Observando as políticas públicas do ponto de vista político, isso pode ser entendido considerando-se que as pessoas abaixo de 40 anos de idade representam uma maioria significativa daquelas com direito a voto, mas também porque, de certa forma, ainda há um preconceito no dualismo criado entre aqueles que são ativos e ainda trabalham e os aposentados, que são vistos como um “custo” para o país.
Não são incomuns políticas públicas que beneficiam grupos sociais específicos quando se observa a literatura sobre governança, política e diplomacia[2]. Na realidade, muitos países progressistas consideram especificamente as políticas e ações públicas que apoiam minorias e os marginalizados como forma de aumentar a coesão social e melhorar a “saúde e riqueza” gerais da comunidade[3]. Mesmo quando observamos populações mais idosas, vemos um esforço dos países para oferecer formas de envelhecimento saudável como uma abordagem para evitar problemas no sistema de saúde e potencialmente estender suas contribuições econômicas[4]. O lazer pode desempenhar um papel importante no processo de envelhecer bem, mas, em grande parte, seu papel é muitas vezes negligenciado pelos formuladores de políticas[5]. Nesta discussão, o objetivo é demonstrar como é importante que as cidades do Brasil se adaptem e se ajustem a uma população cada vez mais idosa que tem consciência de seus direitos, de seu papel na sociedade, dos benefícios do lazer para eles mesmos e das contribuições que ainda podem dar.
Lazer e envelhecimento
Na década de 1990, a Organização Mundial da Saúde adotou o termo “envelhecimento ativo”. O significado da ideia de envelhecimento ativo baseia-se no conceito de indivíduos influenciarem de forma ativa e sistemática as condições de seu envelhecimento por meio da autorresponsabilidade e do autocuidado. O lazer desempenha um papel significativo nesse processo, permitindo que as pessoas se envolvam em atividades físicas e cognitivas que contribuam para o seu bem-estar geral[6]. Não só os múltiplos benefícios fisiológicos que o lazer pode ter, mas também os importantes benefícios sociais e culturais que essas atividades podem representar para grupos específicos. Em grupos marginalizados, por exemplo, o lazer pode promover o vínculo social, aumentar o conhecimento cultural e desenvolver o senso de pertencimento. Em grupos de pessoas idosas, tais atividades podem ter impactos significativos no seu sentimento de vínculo social e evitar problemas associados ao isolamento e à saúde mental.

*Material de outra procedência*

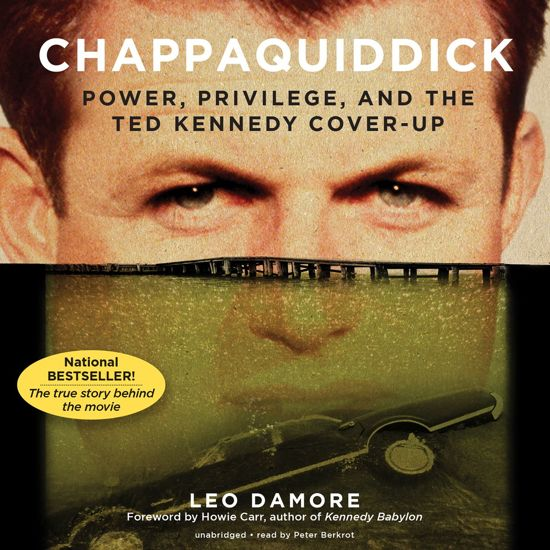 Boek cover Chappaquiddick van Leo Damore (Onbekend)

Segundo Dupuis e Alzheimer os tomadores de decisão ainda não reconhecem plenamente a importância do lazer para o processo de envelhecer bem. “Os governos que começaram a reconhecer a importância do lazer tendem a se concentrar na atividade física e nos estilos de vida ativos em suas campanhas de promoção da saúde e colocaram a responsabilidade exclusiva por envelhecer bem nas costas dos próprios idosos. O foco na autorresponsabilidade ignora as restrições sociais e ambientais que muitos idosos enfrentam na vida tardia e supõe que todos os idosos têm os recursos necessários para levar estilos de vida ativos e engajados”. Porém, se considerarmos as significativas restrições físicas e emocionais, é importante que os formuladores de políticas ofereçam melhorias no ambiente urbano para apoiar o engajamento no lazer e melhorar o bem-estar da população idosa.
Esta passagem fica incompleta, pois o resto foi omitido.